Las malas semillas

14

Era de madrugada cuando llamaron a la puerta. El destrozado joven se levantó torpemente de su asiento, dejando atrás la calidez de las llamas que bailaban en la chimenea. El fuego continuó crujiendo a sus espaldas para sisear luego de que abriera la puerta. Una brisa de aire gélido lo hizo apretar los dientes.

La muchacha desvalida y envuelta en un abrigo aguardaba del otro lado.

—¿Puedo pasar? —preguntó temblando.

Él gruñó una respuesta y se hizo a un lado. Ambos se quedaron petrificados en su lugar, mirándose por ratos. Al final, la muchacha se arrojó en su dirección cuando a él se le doblaron las rodillas. La botella cayó al piso y se hizo añicos, pero John logró mantenerse en pie con la ayuda de Cathy.

—¿Cuánto has bebido? —inquirió ella, colocándose bajo su brazo para encaminarlo hacia la alcoba. La pieza era un desastre. Había botellas tiradas por doquier. Las cortinas, viejas y polvorientas se encontraban torcidas y hechas jirones. El musgo comenzaba a crecer en el suelo y las paredes. Lucía como una casa habitada por un fantasma y el bosque comenzaba a reclamarla lentamente.

—Lo suficiente como para alucinar —musitó él, sonriendo de lado y mirándola trabajosamente. Los párpados comenzaban a pesarle—. Sé que no estás aquí en verdad. Este es otro sueño más…

—Soy real. Estoy aquí, contigo —refutó Cathy, mientras recostaba al muchacho en la cama y le quitaba los zapatos.

—No. No lo eres… —él negó fervientemente con la cabeza. El cabello le cubrió el maltratado rostro y su mirada se perdió en el cuadro que Cathy había pintado para él, para después susurrar en tono extraño y misterioso—: La única razón por la que me gustan los girasoles es porque ella se parece a uno… pero ahora mi Cathy está a cientos de millas de aquí… y sé que ella no volverá jamás. Tú… —la señaló con un dedo tembloroso— tú sólo eres un fantasma más.

—No soy una fantasma —sollozó ella, colocando las manos del muchacho en sus mejillas—. Tócame, soy real, John.

Él la miró fijamente, haciéndolo por primera vez. Una vez que separó la fantasía de la realidad y reconoció a la muchacha, sus ojos adormilados se abrieron desmesuradamente por la sorpresa.

—¿Cathy? ¿Has vuelto? —había más desesperación en sus facciones que alivio.

Ella asintió, incapaz de emitir palabra alguna, ahogándose con el nudo en su garganta.

—Pero… no quisiste que te tocara esta noche. ¿Qué cambió? —murmuró él, dolido, receloso aún de que todo fuera un sueño.

Catherine se tomó un momento para responder.

—Descubrí que no todo el mundo eras tú…, y sin embargo, te miro en estos momentos y no sé cómo pude pensar eso alguna vez.

John convocó a toda su fuerza para sentarse en la cama. La cabeza le daba vueltas y perdía la conciencia a intervalos irregulares. Lo siguiente que supo era que Cathy se había recostado a su lado, le acercaba un vaso de agua fresca a los labios y su mano le acariciaba dulcemente los cabellos negros, mientras le canturreaba una canción que solía cantarle cuando ambos eran más jóvenes y el dolor no existía.

Entre ellos surgió un silencio tranquilo y perfecto, pero él no pudo soportarlo más y lo arruinó sin desearlo realmente. La duda lo carcomía y no tardó en volverlo loco.

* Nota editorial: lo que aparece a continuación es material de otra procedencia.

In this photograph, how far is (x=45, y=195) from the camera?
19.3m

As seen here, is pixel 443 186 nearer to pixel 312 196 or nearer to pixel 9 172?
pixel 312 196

—¿Lo conociste en la escuela? —le espetó, alzando el rostro para mirarla. Cathy dejó de cantar. Su rostro palideció y se puso transido por la pena. Ella quiso levantarse de la cama, pero John la retuvo por el brazo y no se lo permitió—. ¡Contéstame, Catherine!

Ella lo fulminó con la mirada. John pudo advertir el fuego de la ira en sus ojos, así como la súbita ignominia que llegó después.

—Sí —susurró ella, derramando lágrimas por la emoción que la dominaba.

—¿Te pintó desnuda?

Ella se levantó de la cama, pero John la tomó por el brazo y la atrajo bruscamente hacia él. Cathy cayó de rodillas en la cama con la respiración agitada y el rostro sonrojado.